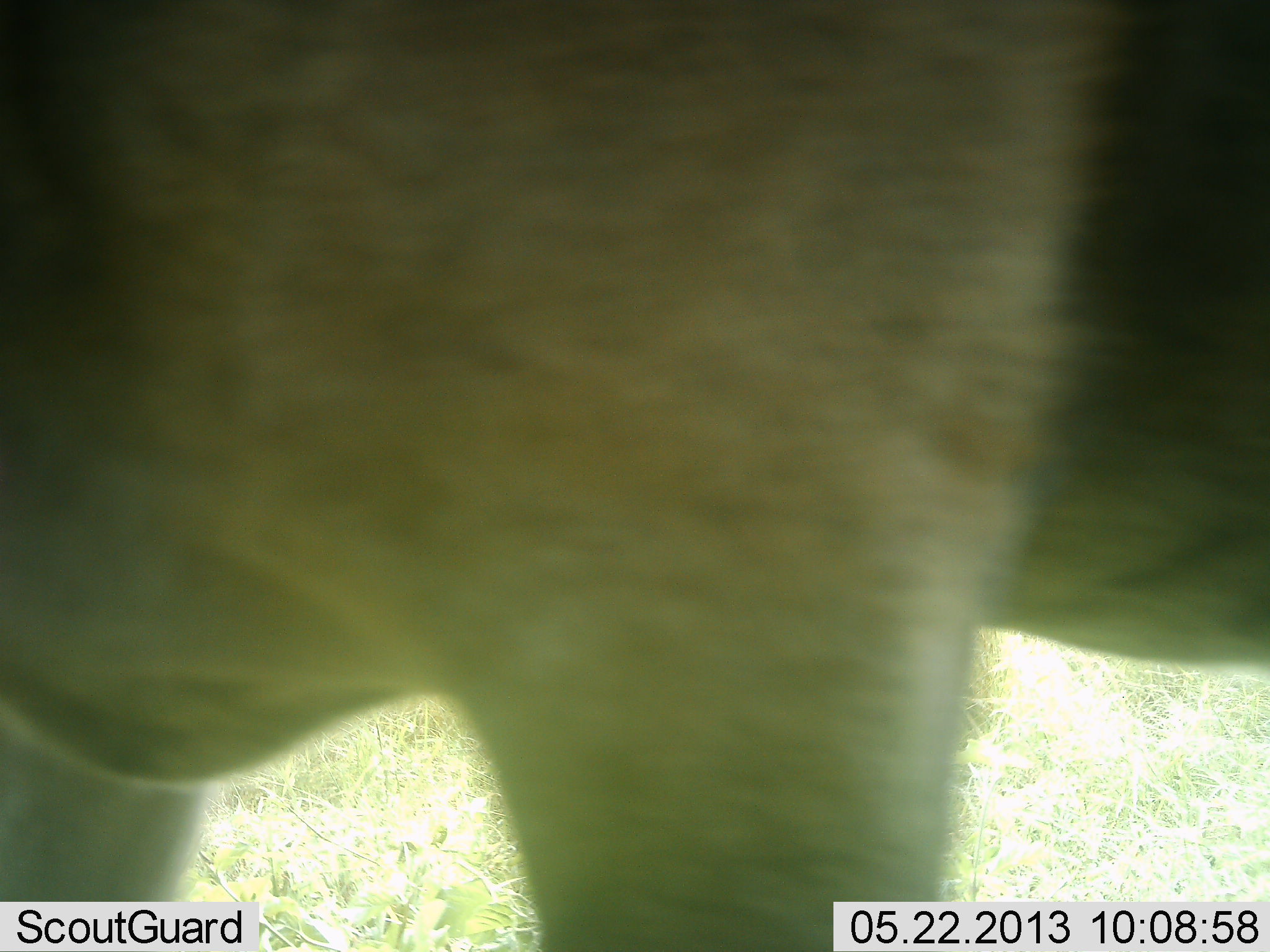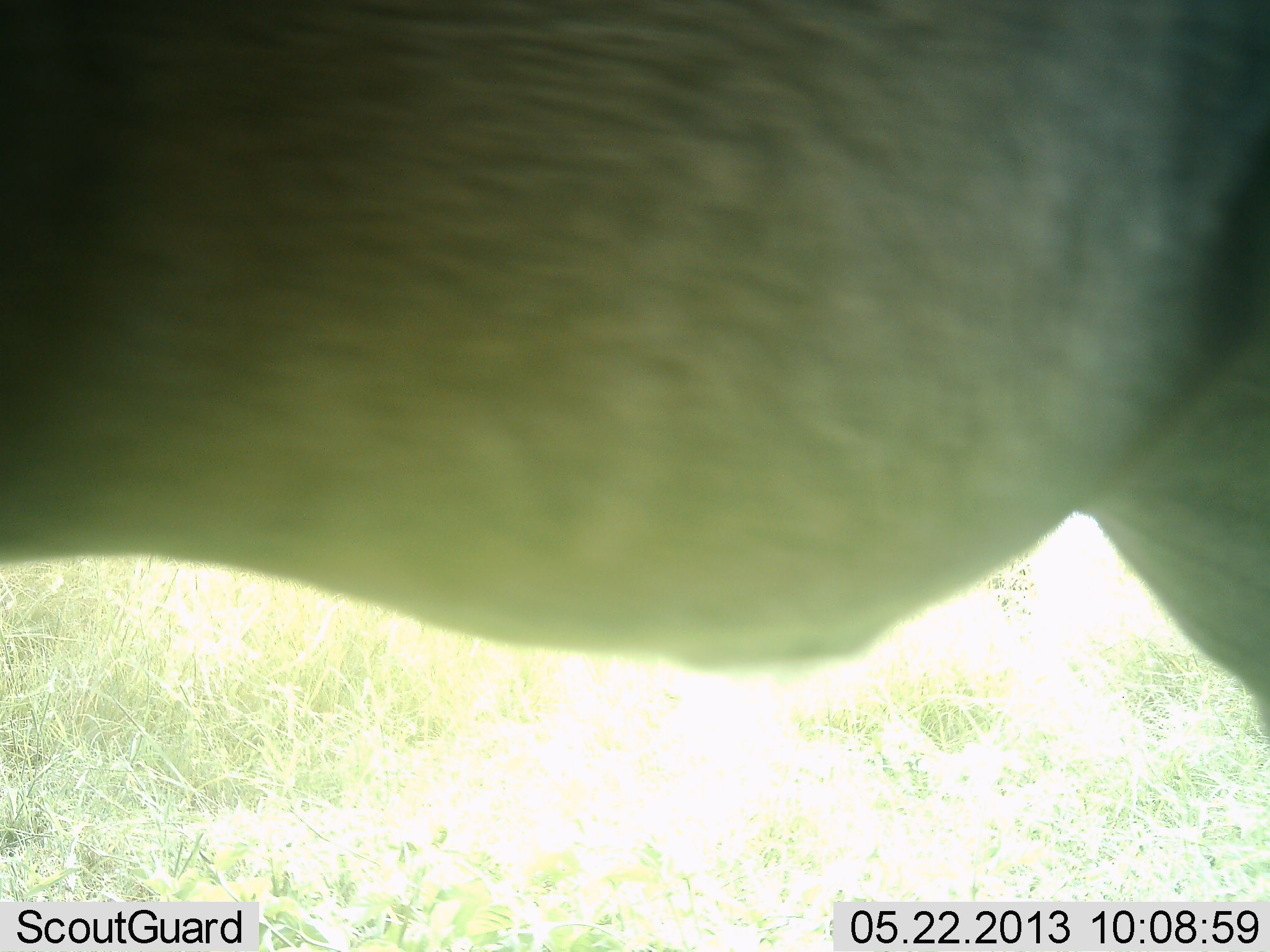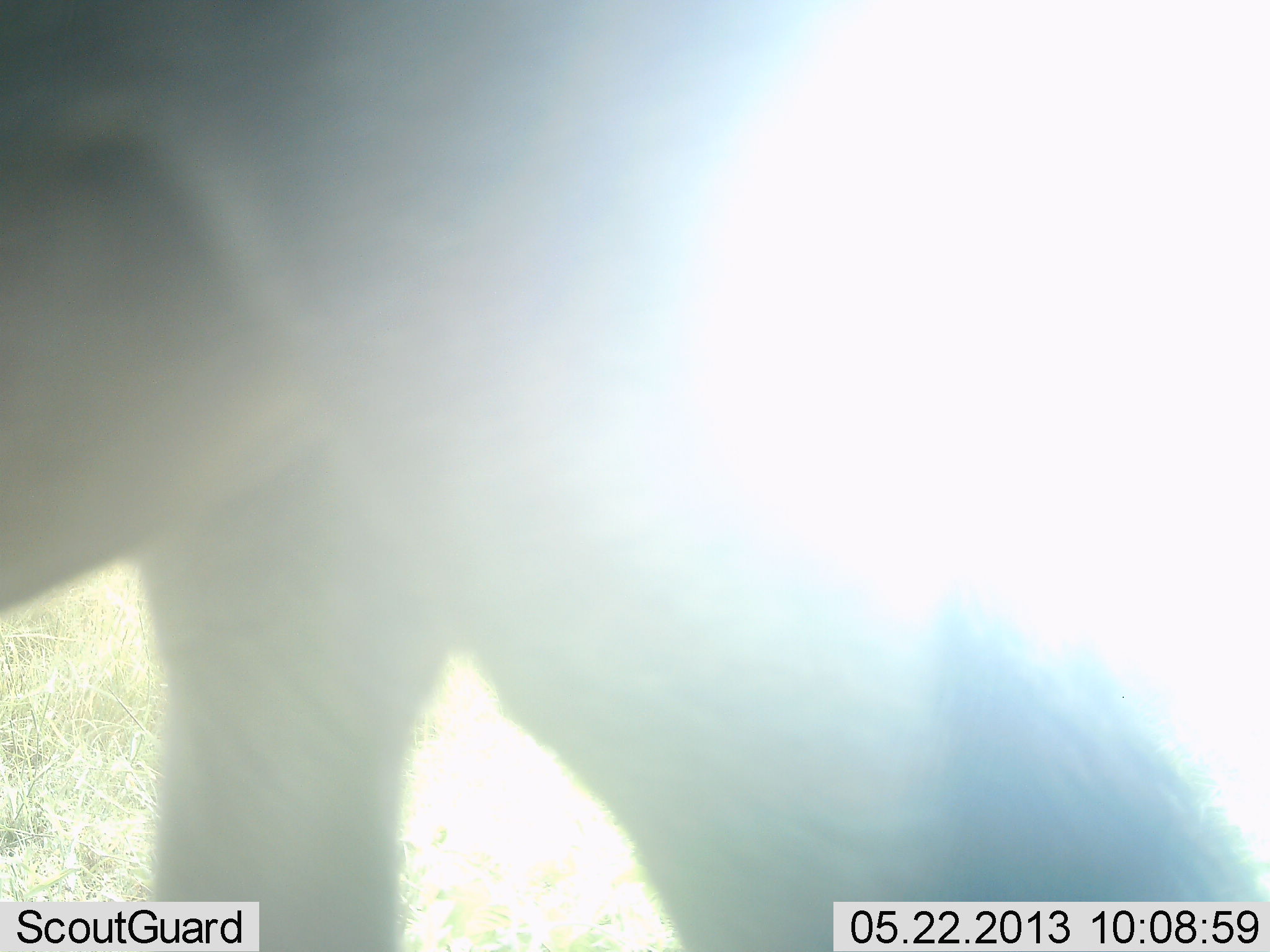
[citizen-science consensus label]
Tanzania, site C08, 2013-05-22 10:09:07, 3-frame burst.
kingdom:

● ● ● ●

## About this exercise
A faithful copy is needed: reproduce all of the data above, leaving the pictures out.

## Solution to the exercise
[citizen-science consensus label]
Tanzania, site C08, 2013-05-22 10:09:07, 3-frame burst.
kingdom:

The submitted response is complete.